Week 3 | Hyperparameter Tuning

Hyungseop Lee·2023년 8월 7일

[Coursera | DL Specialization | 2 ] Improving Deep Neural Networks: Hyperparameter Tuning, Regularization and Optimization

목록 보기

4/8

Tuning Process

How do you go about finding a good setting for these hyperparameters?
- learning rate : $\alpha$
- momentum term : $\beta$ (good default is 0.9)
- the number of hidden units
- mini-batch size
- Adam Optimization Algorithm : $\beta_1=0.9, \beta_2=0.999, \epsilon=10^{-8}$
- learning rate decay
- the number of layers
  
  red is most important,
  followed orange,
  followed purple,
  But this isn't a hard and fast rule.
  Other deep learning practitioners may disagree with me or have different intuitions on these.
Now, if you're trying to tune some set of hyperparameters,
how do you select a set of values to explore?

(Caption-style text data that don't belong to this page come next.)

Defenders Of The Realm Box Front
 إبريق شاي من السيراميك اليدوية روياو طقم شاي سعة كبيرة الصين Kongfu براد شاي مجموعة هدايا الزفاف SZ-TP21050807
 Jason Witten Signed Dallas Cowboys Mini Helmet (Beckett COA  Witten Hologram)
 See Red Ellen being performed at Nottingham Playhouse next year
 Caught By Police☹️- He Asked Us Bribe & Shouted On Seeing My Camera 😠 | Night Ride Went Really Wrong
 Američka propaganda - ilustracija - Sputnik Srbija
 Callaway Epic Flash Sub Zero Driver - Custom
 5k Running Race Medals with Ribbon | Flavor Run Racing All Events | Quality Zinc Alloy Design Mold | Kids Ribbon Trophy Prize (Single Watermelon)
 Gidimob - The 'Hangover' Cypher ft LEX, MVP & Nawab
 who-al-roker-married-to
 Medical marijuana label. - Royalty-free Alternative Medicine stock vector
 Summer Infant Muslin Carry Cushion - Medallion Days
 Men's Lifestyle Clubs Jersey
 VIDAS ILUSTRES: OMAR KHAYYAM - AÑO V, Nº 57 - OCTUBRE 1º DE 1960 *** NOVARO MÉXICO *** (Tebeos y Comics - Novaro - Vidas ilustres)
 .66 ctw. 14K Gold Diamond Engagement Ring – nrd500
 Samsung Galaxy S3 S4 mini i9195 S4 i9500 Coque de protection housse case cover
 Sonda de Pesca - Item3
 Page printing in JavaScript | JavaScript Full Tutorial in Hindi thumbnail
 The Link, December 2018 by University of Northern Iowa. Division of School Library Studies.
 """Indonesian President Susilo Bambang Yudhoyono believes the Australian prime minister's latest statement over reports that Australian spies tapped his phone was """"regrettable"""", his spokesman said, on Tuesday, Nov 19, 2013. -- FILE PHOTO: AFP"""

Try random values : Don't use a grid

In earlier generations of machine learning algorithms,
if you had two hyperparameters(Hyperparameter 1, Hyperparameter 2) it was common practice to sample the points in a grid, and systematically explore these values.
In this example all 25 points, and then pick which of hyperparameter works best.
And this practice works okay when the number of hyperparamters was relatively small.
- Let's say Hyperparameter 1 turns out to be $\alpha$ , the learning rate.
  And let's say Hyperparameter 2 was that $\epsilon$ that you have in the denominator of the Adam algorithm.
  So your choice of $\alpha$ matters a lot than your choice of $\epsilon$ .
  So if you sample in the grid then you've really tried out 5 values of $\alpha$ .
  And you might find that all of the different values of $\epsilon$ give you essentially the same answer.
  So you've now trained 25 models and only got into trial 5 values for the learning rate $\alpha$ which i think is really important.
  (더 중요한 hyperparameter인 $\alpha$ 는 5개의 옵션만 존재하기 때문에
  25번의 model을 train시킬 동안 시도되는 $\alpha$ 는 5개 뿐이다.
  따라서 최적의 $\alpha$ 를 찾기에는 한계가 있다.)

In deep learning, what we tend to do and what i recommend you do instead,
is choose the points at random.
So go ahead and choose a same number of points(=25 points),
and then try out the hyperparameters on this randomly chosen set of points.
The reason you do that is that it's difficult to know in advance
which hyperparameters are going to be the most important for your problem.
And some hyperparameters are actually much more important than others.
- Whereas in contrast,
  if you were to sample at random, then you will have tried out 25 distinct values of the learning rate $\alpha$ and therefore you be more likely to find a value that works really well.
  (grid search에서는 25개의 model은 $\alpha$ 에 대해 5개의 값만 시도를 했었는데,
  random search에서는 25개의 고유한 $\alpha$ 값을 시도하게 되므로
  잘 작동하는 값을 찾을 가능성이 더 높아진다.)
  If you have 3 Hyperparameters, you're searching over a cube.
  By sampling this three-dimensional cube you get to try out a lot more values of each of your three hyperparameters.
  And in practice you might be searching over even more hyperparameters than three and sometimes it's just hard to know in advance which ones turns out to be the really important hyperparamters for you application.
  And sampling at random rather than in the grid shows that you are more richly exploring set of possible values for the most important hyperparamters.

Coarse to fine

Another common practice is to use a coarse to fine sampling scheme.
So let's say in this two-dimensional example that you sample these points,
and maybe you found that this point work the best and maybe a few other points around it tended to work really well.
Then in the coarse of fine scheme what you might do is zoom in to a smaller region of the hyperparamteres, and then sample more density within this space.
Or maybe again at rondom,
but to then focus more resources on searching within this blue square if you suspecting that the best set of the hyperparameters, may be in this region.
(최상의 설정인 하이퍼파라미터가 이 영역에 있을 수 있다고 의심되는 경우, 이 파란색 사각형 내에서 검색하는 데 더 많은 리소스를 집중할 수 있다.)
So after doing a coarse sample of this entire square, that tells you to then focus on a smaller square.
You can then sample more densely into smaller square.
(따라서 전체 사각형의 대략적인 sampling을 수행한 후,
더 작은 사각형으로 더 조밀하게 sampling할 수 있다.)

The two keys
1. Use random sampling
2. Optinally consider implementing a coarse to fine search process.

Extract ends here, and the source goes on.